Nouvelles Clés : Tradition indienne d'origine lointaine, voie spirituelle toujours d'actualité, système de pratiques énergétiques et sexuelles : dès que l'on parle de tantrisme, en Occident, la confusion règne... À la lumière de votre expérience,
qu'est-ce que le tantrisme ?
Daniel Odier : Le tantra est, pour moi, une voie millénaire et absolue en laquelle chacun est " reconnu " comme ayant en son propre coeur les attributs de la divinité (" Reconnaissance spontanée " : c'est le sens du mot Pratyabhijnâ, l'école dont j'ai reçu la transmission de mon maître cachemirien, la yogini Devî). Le Soi est Shiva, la conscience porte en elle l'essence du divin. La voie consiste à reconnaître cette essence en soi, par l'enseignement ou de manière spontanée.
N. C. : Rien à voir, donc, avec les pratiques ou thérapies sexuelles qui ne cessent de se multiplier sous le nom de " Tantra " ?
D. O. : Pour moi, il n'y a pas de tantra sans transmission et sans lignée qui remonte à la source, et toute la confusion vient de là. Les lignées du " néo-tantra " ne remontent pas en deçà de leurs initiateurs, elles ont une trentaine d'années. Depuis toujours, le mot " tantra " a fasciné, et les écoles les plus étranges s'en sont réclamées. Il y a eu des sectes qui promulguaient le meurtre rituel, comme les fameux Thugs, dont l'origine remonte au Moyen-Âge et qui se transformèrent en guerilleros contre les colons anglais, mais aussi d'autres sectes pour lesquelles le cannibalisme ou la violence contre les brahmanes faisaient acquérir des mérites spirituels... La force du tantra, c'est qu'il balaye toutes les déviances apparues depuis un ou deux millénaires. Les déviances contemporaines sont très « soft » et mineures, en importance si ce n'est en nombre, et si naïves qu'elles se sont toutes accrochées à la sexualité, qui est vraiment le miroir aux alouettes contemporain. Mais on peut comprendre ce désir de transformer une voie millénaire d'une profondeur et d'une subtilité incomparables en " prêt à jouir " spirituel : c'est notre tendance générale actuelle. Elle vient simplement de l'ignorance et de l'absence de filiation. Ceux qui prétendent l'enseigner n'ont même pas eu accès à la partie « sexuelle » des enseignements auxquels ils se croient rattachés, et qui dans la tradition n'est enseignée que de manière exceptionnelle. Elle n'est d'ailleurs absolument pas indispensable, et on peut parcourir toute la voie traditionnelle sans qu'elle ait lieu.Il y a donc un leurre total. Les thérapies sexuelles telles qu'elles sont apparues dans les années soixante ont leur valeur propre, leurs connaissances profondes des mécanismes sexuels et de leurs techniques. Elles n'ont pas besoin du passeport mystique. Pourquoi leur accoler le mot " tantra " ?
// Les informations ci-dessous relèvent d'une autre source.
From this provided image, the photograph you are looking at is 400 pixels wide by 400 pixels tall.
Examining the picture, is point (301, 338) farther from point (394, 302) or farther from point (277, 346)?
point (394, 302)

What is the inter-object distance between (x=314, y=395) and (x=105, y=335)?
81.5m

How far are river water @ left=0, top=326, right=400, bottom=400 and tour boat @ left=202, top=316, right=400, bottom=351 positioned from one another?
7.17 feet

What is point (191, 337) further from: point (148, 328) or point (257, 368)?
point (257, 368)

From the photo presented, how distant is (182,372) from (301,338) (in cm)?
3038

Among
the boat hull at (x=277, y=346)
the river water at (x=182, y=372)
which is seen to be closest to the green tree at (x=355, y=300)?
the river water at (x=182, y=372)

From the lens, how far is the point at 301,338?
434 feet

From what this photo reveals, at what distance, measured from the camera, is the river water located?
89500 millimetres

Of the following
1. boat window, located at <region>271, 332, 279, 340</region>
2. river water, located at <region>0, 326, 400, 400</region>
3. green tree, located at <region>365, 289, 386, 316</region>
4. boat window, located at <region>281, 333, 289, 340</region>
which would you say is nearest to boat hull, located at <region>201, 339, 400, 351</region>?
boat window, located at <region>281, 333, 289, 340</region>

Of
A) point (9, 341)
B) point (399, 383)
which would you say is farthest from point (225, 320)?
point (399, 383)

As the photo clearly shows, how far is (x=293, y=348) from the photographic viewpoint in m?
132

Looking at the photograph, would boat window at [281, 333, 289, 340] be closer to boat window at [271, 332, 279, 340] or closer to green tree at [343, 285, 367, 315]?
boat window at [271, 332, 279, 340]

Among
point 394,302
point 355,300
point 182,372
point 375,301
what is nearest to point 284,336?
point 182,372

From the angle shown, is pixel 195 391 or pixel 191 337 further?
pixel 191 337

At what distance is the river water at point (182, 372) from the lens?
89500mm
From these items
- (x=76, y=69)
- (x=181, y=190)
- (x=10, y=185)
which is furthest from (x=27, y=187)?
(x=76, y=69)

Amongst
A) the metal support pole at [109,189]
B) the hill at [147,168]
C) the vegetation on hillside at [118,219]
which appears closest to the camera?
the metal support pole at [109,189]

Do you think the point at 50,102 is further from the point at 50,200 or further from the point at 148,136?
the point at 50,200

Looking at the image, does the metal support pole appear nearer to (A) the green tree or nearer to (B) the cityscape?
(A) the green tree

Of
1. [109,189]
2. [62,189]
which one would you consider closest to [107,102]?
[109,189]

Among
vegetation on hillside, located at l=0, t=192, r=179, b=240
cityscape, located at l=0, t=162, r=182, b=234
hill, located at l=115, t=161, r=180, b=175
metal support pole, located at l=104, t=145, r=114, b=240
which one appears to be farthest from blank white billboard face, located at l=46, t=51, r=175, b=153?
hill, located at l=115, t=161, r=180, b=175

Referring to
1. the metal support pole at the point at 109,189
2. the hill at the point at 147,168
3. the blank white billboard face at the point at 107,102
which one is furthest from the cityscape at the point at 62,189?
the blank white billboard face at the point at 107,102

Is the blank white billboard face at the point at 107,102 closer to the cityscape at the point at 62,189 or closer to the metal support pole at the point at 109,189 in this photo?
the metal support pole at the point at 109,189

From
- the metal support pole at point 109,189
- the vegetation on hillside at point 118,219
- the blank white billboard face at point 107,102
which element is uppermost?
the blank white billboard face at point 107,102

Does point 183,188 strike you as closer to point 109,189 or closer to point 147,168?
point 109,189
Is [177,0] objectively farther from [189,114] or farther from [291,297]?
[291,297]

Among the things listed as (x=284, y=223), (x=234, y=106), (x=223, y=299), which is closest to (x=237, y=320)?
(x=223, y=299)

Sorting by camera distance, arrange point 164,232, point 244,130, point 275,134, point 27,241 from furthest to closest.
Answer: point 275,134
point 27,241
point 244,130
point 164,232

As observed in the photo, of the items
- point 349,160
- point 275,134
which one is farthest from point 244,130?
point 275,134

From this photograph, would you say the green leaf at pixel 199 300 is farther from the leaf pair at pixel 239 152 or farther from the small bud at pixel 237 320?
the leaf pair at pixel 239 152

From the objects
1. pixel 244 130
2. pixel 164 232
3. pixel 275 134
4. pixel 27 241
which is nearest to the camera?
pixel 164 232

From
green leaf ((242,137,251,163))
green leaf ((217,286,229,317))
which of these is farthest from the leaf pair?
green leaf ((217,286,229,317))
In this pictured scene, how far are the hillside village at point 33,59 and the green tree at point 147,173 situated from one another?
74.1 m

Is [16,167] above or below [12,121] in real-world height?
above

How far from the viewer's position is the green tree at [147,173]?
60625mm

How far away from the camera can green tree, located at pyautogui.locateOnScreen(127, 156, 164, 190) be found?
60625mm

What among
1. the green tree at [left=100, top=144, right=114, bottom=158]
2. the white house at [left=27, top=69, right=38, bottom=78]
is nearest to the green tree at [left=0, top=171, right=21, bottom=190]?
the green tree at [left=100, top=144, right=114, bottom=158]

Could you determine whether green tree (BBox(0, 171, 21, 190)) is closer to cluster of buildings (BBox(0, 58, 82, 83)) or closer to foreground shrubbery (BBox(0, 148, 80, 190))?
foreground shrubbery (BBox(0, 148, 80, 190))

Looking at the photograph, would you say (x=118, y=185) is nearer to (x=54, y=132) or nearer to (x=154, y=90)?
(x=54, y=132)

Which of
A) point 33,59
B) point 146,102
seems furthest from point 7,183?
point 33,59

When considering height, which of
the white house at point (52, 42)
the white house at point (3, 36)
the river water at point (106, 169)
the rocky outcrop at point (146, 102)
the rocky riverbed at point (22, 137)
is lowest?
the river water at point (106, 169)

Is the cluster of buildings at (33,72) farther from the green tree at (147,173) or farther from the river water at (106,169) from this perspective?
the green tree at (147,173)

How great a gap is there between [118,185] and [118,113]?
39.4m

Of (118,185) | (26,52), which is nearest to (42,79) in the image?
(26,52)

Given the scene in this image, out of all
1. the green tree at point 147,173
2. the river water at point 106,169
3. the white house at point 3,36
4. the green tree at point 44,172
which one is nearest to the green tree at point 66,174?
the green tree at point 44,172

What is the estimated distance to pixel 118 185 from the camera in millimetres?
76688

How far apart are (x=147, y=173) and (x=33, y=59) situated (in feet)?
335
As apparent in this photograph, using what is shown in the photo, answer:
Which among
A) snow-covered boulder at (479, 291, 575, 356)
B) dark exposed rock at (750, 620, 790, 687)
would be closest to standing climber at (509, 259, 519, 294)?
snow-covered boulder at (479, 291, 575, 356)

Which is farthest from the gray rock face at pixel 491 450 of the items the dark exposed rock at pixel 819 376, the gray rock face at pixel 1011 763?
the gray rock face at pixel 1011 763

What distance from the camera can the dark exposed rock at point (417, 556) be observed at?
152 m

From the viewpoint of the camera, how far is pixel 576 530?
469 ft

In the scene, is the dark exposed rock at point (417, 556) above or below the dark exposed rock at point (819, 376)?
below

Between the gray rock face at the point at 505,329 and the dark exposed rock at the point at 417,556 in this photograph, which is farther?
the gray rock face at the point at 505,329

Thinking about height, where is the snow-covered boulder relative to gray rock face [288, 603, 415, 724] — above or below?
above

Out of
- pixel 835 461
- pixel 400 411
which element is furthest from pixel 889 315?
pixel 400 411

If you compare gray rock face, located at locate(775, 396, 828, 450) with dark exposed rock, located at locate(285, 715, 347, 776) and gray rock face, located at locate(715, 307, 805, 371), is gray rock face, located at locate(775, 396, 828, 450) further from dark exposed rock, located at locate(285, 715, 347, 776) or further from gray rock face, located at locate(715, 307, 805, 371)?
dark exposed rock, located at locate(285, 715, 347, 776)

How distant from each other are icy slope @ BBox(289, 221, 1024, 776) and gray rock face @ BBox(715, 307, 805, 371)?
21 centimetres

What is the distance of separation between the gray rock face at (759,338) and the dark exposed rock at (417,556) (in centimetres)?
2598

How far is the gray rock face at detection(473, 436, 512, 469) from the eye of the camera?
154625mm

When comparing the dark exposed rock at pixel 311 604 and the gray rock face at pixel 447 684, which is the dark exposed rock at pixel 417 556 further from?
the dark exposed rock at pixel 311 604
" Ressens la conscience de chaque être comme ta propre conscience. " Vijnabhairava tantra
N. C. : D'où vient, pourtant, que le tantrisme véhicule une image à ce point associée
à la sexualité ?
D. O. : La sexualité du tantrika, c'est le rapport de toute la sensorialité avec le monde. C'est le frémissement (spanda) qui naît lorsque le désir se satisfait de sa propre incandescence en ayant abandonné toute idée d'atteindre un être ou un objet. Il y a alors complétude. Un être qui a besoin de l'autre pour masquer son incomplétude, ou pour la nourrir, ne connaît que des " rapports sexuels ", une tentative illusoire d'achèvement qui tient du cannibalisme mutuel et porte en lui de la violence, du désespoir et une certaine forme de désillusion, de beauté tragique, qui est d'ailleurs l'une des matières premières de l'art. Pour celui qui est sur la voie tantrique, l'union sexuelle peut être une manière de jeu merveilleux qui commence à être vécu, par instants de grâce, comme une expérience directe, sans que la pensée différenciatrice s'impose. C'est un jeu passionné sur un terrain accidenté où l'aspirant touche aux limites de son abandon, au surgissement de la pensée, au blocage de la spontanéité, au manque de confiance qu'il peut avoir quant à la sagesse de son propre corps. Lorsque cela peut être vécu de cette manière, c'est une ascèse, car on s'aperçoit très vite de nos limitations, de nos projections, de notre solitude que nous cherchons à masquer au lieu de la vivre. Aller au fond de sa solitude, c'est voir qu'elle est une construction mentale et la faire éclore dans l'expérience non-duelle. Ces jeux nous aident à frôler l'essence des choses et, lorsque la paix profonde de la yogini accomplie touche la paix profonde du yogin, se révèle la puissance de la Shakti qu'on appelle Kundalini. À cet instant, il n'y a pas de dualité, pas de début, pas de fin, pas de « rapport », mais un frémissement qui, comme l'amour, ne saurait naître, atteindre son acmé puis disparaître. Lorsqu'il y a sexualité, il n'y a plus d'espace-temps. Il ne s'agit pas de transcender le désir mais, au contraire, de le porter à une telle incandescence qu'il inclut " l'autre " dans son propre frémissement.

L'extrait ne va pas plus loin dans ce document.